*Given problem 1:* Can you retype the whole comment on the Hive AMM, word for word?

*Provided passage:*
[START]

You are viewing a single comment's thread from:

RE: Hive AMM: How Internal Liquidity Provides External Liquidity.

in LeoFinance3 years ago

Let's say we have a massive HIVE/HBD AMM pool with 100M Hive in it and 100M HBD. For simplicity, this means the ratio implies that 1 Hive = 1 HBD = $1. However, if Hive suddenly spikes on a centralized exchange to say $2... what does that imply? The ratio on Hive is still 1 to 1... does that mean that HBD is worth $2 now? It must, right? Again, Hive layer-1 doesn't even know the value of HBD, and simply assumes it is worth $1. However, if you could trade your HBD into Hive and then the Hive into $2... we can safely imply that HBD is actually worth $2 in that case.

[END]

*Record extracts:*
[START]

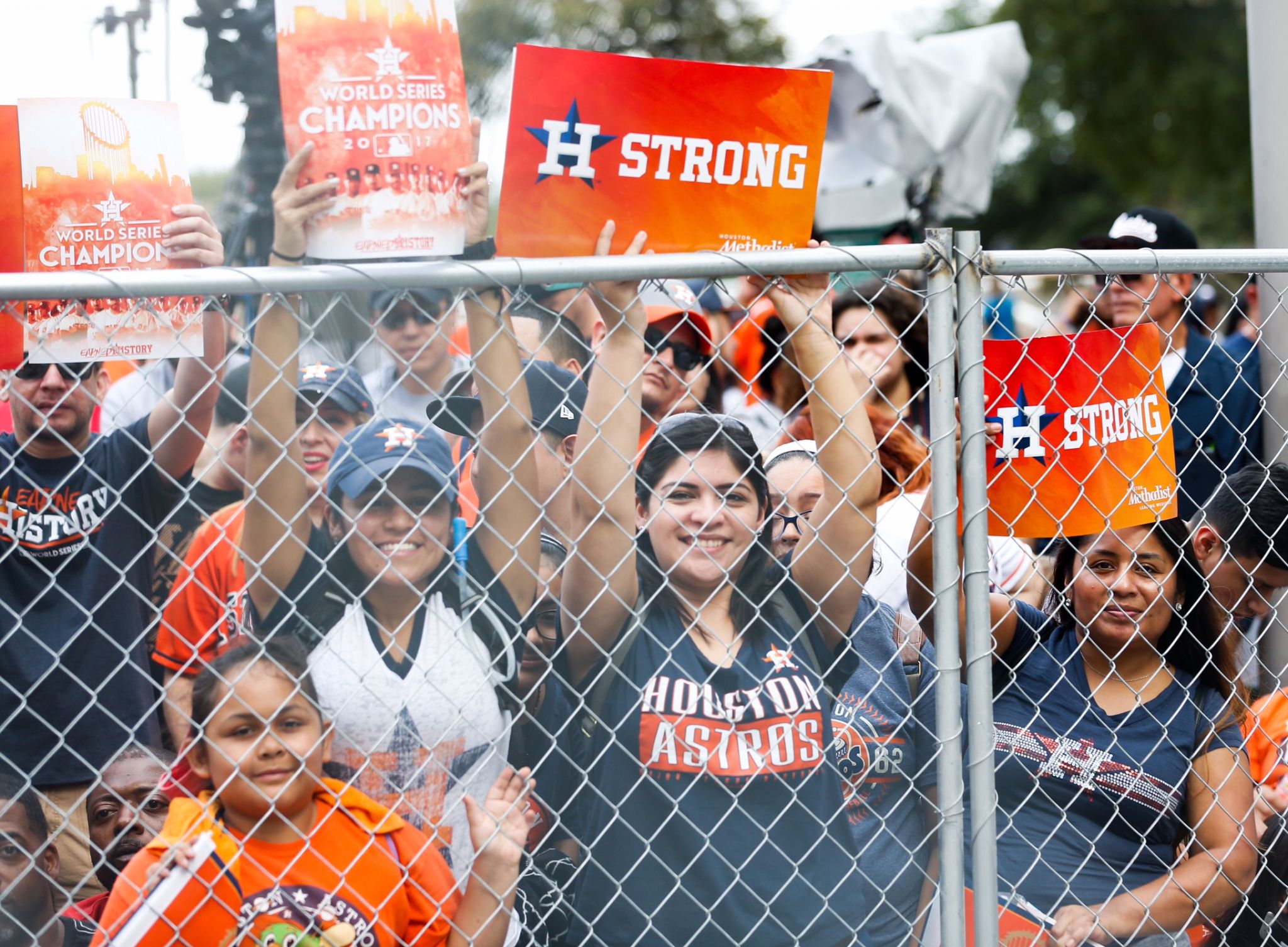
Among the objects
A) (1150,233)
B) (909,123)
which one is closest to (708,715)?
(1150,233)

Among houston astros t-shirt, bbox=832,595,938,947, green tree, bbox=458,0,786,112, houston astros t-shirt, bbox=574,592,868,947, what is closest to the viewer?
houston astros t-shirt, bbox=574,592,868,947

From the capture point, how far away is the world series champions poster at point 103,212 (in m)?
1.87

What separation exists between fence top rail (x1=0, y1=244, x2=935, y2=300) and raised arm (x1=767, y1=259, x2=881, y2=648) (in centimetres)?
15

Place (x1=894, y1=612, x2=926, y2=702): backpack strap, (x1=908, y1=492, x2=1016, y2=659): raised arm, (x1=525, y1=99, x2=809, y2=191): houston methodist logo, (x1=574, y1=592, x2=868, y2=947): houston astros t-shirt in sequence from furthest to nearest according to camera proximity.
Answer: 1. (x1=894, y1=612, x2=926, y2=702): backpack strap
2. (x1=908, y1=492, x2=1016, y2=659): raised arm
3. (x1=574, y1=592, x2=868, y2=947): houston astros t-shirt
4. (x1=525, y1=99, x2=809, y2=191): houston methodist logo

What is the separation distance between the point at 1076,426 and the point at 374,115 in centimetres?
140

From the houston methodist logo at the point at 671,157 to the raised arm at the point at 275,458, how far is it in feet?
1.49

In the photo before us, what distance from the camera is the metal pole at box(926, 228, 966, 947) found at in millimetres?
2000

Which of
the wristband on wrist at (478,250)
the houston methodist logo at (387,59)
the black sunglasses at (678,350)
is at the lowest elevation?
the black sunglasses at (678,350)

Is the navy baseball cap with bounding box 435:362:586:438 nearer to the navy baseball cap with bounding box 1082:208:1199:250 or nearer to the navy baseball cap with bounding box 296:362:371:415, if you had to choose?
the navy baseball cap with bounding box 296:362:371:415

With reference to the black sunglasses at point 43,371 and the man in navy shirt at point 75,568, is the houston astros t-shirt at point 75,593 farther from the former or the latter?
the black sunglasses at point 43,371

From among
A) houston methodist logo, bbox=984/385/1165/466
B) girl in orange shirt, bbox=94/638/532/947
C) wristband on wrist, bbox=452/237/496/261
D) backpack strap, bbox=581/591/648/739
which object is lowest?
girl in orange shirt, bbox=94/638/532/947

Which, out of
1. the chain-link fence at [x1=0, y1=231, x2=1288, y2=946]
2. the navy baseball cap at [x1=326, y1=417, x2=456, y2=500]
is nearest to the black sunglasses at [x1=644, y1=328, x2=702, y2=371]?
the chain-link fence at [x1=0, y1=231, x2=1288, y2=946]

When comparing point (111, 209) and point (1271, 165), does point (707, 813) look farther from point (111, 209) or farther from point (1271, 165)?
point (1271, 165)

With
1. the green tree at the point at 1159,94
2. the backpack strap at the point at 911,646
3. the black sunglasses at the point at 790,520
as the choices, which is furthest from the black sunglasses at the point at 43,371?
the green tree at the point at 1159,94
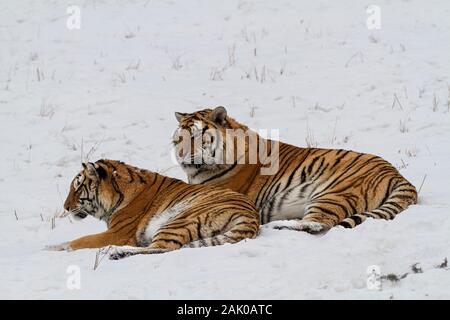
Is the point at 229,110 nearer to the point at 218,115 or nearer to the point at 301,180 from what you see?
the point at 218,115

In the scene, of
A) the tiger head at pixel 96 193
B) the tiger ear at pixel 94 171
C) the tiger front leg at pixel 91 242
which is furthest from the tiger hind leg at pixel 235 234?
the tiger ear at pixel 94 171

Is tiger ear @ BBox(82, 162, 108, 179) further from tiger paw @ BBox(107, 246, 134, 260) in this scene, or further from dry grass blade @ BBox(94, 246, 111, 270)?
tiger paw @ BBox(107, 246, 134, 260)

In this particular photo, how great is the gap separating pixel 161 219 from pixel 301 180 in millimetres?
1485

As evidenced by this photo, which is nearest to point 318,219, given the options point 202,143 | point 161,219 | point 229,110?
point 161,219

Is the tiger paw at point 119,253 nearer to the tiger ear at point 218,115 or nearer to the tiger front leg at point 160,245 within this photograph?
the tiger front leg at point 160,245

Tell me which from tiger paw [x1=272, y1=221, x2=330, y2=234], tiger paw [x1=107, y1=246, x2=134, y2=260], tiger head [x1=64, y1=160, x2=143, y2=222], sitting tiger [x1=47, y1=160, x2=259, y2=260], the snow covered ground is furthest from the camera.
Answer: tiger head [x1=64, y1=160, x2=143, y2=222]

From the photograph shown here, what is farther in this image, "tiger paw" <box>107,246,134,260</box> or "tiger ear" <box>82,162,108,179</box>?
"tiger ear" <box>82,162,108,179</box>

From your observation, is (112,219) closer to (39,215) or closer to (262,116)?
(39,215)

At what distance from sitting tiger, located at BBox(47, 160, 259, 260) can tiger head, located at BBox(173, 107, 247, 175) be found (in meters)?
0.68

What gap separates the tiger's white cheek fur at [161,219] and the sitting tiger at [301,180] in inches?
32.3

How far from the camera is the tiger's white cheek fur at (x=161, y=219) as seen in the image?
26.9 ft

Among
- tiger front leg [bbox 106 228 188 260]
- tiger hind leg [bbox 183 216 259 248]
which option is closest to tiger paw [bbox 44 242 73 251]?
tiger front leg [bbox 106 228 188 260]

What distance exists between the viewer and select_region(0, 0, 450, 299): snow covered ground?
6.61 meters

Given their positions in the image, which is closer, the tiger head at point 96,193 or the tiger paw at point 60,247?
the tiger paw at point 60,247
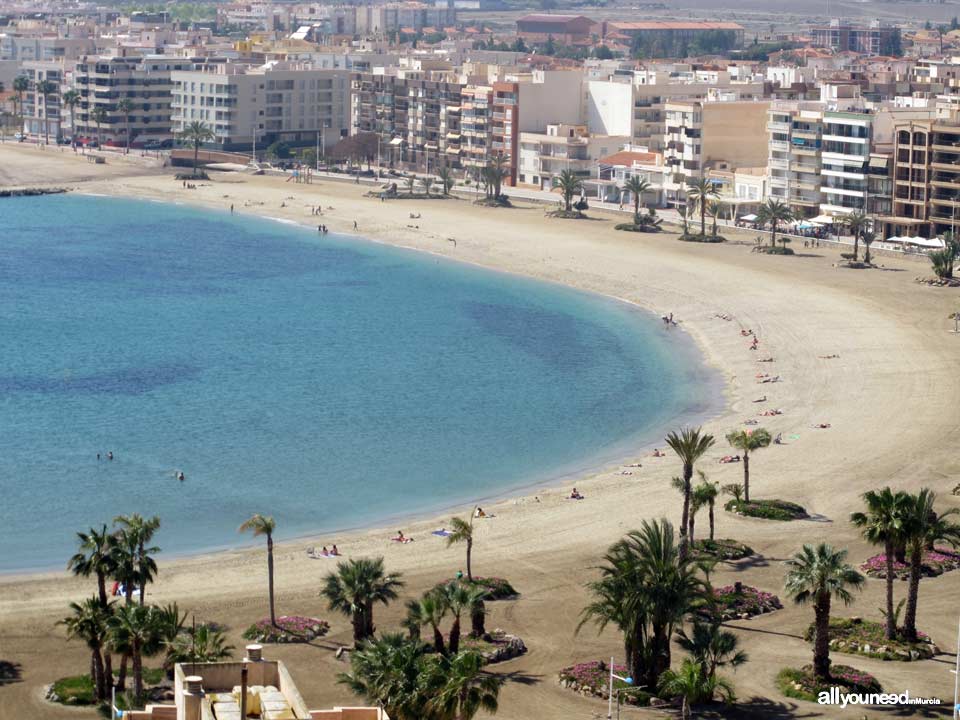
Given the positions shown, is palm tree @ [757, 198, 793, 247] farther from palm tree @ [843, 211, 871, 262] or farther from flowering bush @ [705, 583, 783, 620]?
flowering bush @ [705, 583, 783, 620]

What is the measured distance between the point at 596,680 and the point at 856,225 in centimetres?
7729

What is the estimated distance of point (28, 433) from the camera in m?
76.9

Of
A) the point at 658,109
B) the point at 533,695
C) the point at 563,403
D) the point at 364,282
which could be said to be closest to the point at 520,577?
the point at 533,695

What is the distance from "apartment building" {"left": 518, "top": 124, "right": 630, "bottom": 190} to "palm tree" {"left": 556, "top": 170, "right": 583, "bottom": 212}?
8.78m

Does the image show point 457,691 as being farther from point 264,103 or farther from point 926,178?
point 264,103

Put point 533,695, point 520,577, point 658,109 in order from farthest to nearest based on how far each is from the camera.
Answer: point 658,109
point 520,577
point 533,695

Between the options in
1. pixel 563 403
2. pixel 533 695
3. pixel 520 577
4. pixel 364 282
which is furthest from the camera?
pixel 364 282

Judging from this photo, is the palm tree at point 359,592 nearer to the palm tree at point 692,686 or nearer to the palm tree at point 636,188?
the palm tree at point 692,686

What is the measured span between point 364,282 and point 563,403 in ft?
125

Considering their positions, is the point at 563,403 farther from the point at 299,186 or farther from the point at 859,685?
the point at 299,186

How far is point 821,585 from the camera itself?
1750 inches

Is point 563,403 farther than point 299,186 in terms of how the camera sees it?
No

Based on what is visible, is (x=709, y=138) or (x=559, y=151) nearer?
(x=709, y=138)

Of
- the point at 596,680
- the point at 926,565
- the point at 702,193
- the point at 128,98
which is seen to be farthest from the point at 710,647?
the point at 128,98
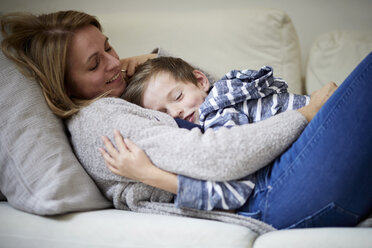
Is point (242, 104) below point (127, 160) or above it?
above

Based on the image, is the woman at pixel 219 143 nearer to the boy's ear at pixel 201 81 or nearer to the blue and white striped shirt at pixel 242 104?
the blue and white striped shirt at pixel 242 104

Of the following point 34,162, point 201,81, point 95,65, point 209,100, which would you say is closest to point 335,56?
point 201,81

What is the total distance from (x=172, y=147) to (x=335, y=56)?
3.84 feet

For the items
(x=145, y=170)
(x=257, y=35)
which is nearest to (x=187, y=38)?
(x=257, y=35)

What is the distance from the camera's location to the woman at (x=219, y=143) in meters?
0.79

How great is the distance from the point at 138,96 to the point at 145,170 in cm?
41

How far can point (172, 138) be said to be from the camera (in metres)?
0.86

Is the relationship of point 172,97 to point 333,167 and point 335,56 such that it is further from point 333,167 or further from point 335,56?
point 335,56

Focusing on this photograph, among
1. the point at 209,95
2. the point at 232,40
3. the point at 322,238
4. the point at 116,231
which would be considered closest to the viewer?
the point at 322,238

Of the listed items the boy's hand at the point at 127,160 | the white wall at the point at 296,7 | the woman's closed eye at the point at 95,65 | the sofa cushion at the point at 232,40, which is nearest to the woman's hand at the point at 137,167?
the boy's hand at the point at 127,160

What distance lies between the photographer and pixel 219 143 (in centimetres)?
83

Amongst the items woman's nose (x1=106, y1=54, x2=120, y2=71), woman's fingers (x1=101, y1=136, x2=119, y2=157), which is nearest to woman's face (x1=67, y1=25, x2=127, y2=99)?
woman's nose (x1=106, y1=54, x2=120, y2=71)

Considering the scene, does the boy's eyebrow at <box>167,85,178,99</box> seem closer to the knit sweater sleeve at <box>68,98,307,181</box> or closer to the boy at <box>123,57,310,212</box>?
the boy at <box>123,57,310,212</box>

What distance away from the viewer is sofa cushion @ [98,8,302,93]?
164cm
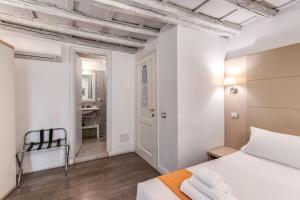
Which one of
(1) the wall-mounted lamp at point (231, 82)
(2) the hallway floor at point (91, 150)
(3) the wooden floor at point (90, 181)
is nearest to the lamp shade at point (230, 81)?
(1) the wall-mounted lamp at point (231, 82)

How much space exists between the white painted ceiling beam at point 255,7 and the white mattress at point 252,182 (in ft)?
6.08

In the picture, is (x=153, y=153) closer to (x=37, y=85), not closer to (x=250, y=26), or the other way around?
(x=37, y=85)

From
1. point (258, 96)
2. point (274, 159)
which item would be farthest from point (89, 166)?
point (258, 96)

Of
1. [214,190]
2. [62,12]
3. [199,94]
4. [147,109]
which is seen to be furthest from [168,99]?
[62,12]

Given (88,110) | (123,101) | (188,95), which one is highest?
(188,95)

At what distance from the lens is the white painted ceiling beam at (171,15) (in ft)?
5.59

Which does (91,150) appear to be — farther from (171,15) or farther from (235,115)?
(171,15)

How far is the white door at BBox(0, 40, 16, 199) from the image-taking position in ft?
6.39

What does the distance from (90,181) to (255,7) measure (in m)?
3.38

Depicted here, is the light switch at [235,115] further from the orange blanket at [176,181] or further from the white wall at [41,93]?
the white wall at [41,93]

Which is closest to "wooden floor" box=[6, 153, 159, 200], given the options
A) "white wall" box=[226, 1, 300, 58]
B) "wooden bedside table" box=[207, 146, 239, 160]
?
"wooden bedside table" box=[207, 146, 239, 160]

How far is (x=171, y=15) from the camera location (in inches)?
78.3

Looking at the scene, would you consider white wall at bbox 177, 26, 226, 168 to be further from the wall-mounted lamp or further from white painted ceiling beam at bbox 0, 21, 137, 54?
white painted ceiling beam at bbox 0, 21, 137, 54

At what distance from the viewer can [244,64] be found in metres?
2.43
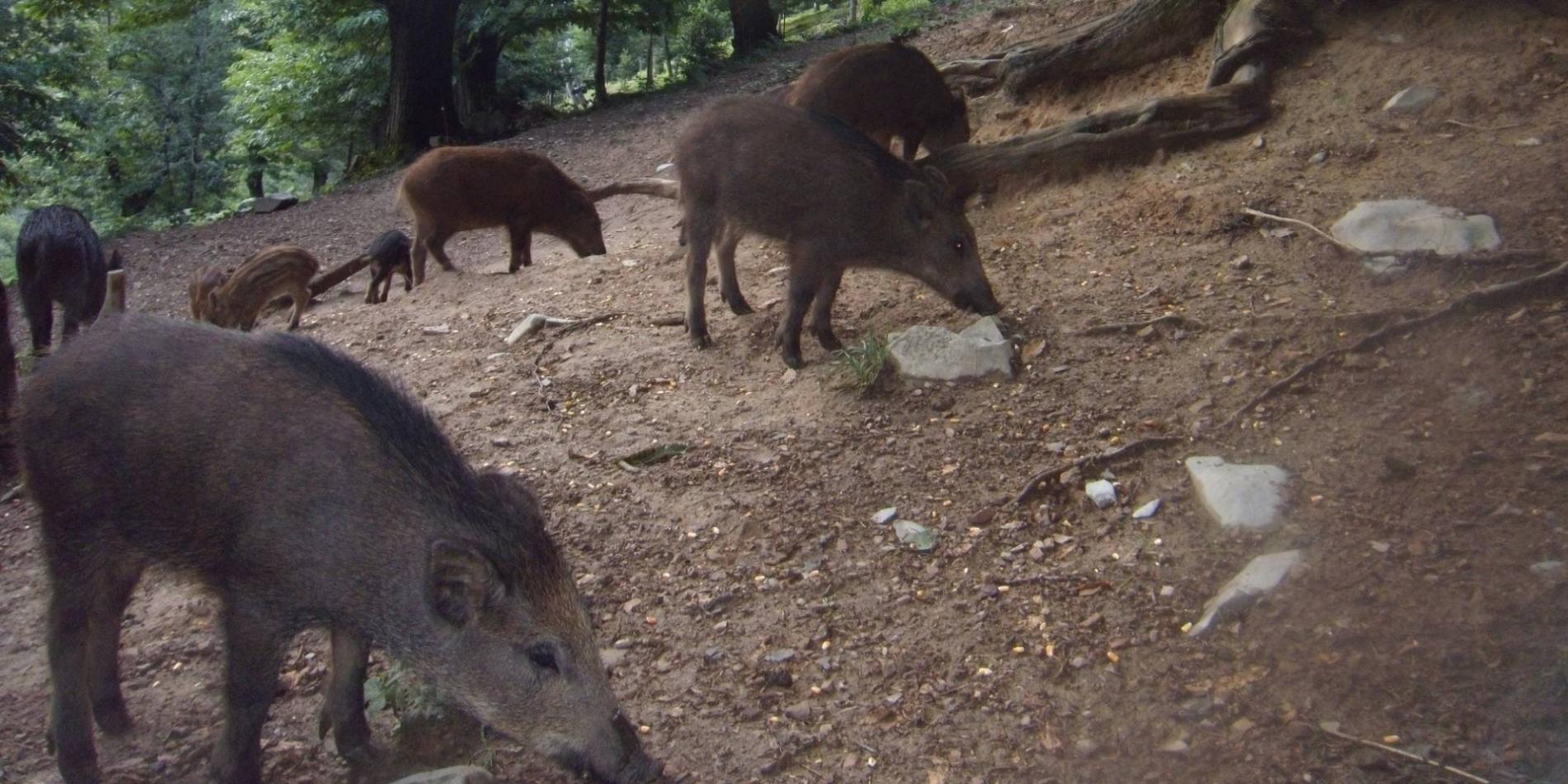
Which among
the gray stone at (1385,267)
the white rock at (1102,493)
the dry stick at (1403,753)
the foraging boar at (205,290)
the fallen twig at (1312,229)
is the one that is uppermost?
the foraging boar at (205,290)

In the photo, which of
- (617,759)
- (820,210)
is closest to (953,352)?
(820,210)

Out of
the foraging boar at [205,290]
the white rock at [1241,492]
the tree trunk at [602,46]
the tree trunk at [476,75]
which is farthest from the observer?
the tree trunk at [476,75]

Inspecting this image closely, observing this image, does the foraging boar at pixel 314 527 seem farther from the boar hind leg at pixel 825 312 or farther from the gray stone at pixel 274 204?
the gray stone at pixel 274 204

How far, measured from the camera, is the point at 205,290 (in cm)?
920

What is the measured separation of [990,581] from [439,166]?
7187 millimetres

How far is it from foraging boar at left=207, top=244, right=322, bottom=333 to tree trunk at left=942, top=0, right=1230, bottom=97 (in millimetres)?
5454

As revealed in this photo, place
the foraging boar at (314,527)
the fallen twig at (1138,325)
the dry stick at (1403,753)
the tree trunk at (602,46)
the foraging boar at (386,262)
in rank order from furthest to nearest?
the tree trunk at (602,46)
the foraging boar at (386,262)
the fallen twig at (1138,325)
the foraging boar at (314,527)
the dry stick at (1403,753)

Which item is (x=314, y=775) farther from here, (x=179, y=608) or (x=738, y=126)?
(x=738, y=126)

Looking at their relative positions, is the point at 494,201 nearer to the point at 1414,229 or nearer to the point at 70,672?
the point at 70,672

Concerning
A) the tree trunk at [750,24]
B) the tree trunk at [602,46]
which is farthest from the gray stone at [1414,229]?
the tree trunk at [750,24]

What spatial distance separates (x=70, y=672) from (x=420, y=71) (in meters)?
14.3

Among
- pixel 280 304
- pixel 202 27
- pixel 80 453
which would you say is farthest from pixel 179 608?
pixel 202 27

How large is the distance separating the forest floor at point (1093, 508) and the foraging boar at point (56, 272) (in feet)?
11.1

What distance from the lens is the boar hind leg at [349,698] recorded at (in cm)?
367
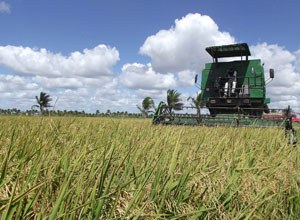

[END]

*Given problem 2:* How many lines of the listing contain the string "bush", with case counting? Reply with the number alone.

*Written response 1:*
You are viewing a single comment's thread from:

RE: Hive AMM: How Internal Liquidity Provides External Liquidity.

in LeoFinance3 years ago

Let's say we have a massive HIVE/HBD AMM pool with 100M Hive in it and 100M HBD. For simplicity, this means the ratio implies that 1 Hive = 1 HBD = $1. However, if Hive suddenly spikes on a centralized exchange to say $2... what does that imply? The ratio on Hive is still 1 to 1... does that mean that HBD is worth $2 now? It must, right? Again, Hive layer-1 doesn't even know the value of HBD, and simply assumes it is worth $1. However, if you could trade your HBD into Hive and then the Hive into $2... we can safely imply that HBD is actually worth $2 in that case.

*Written response 2:* 2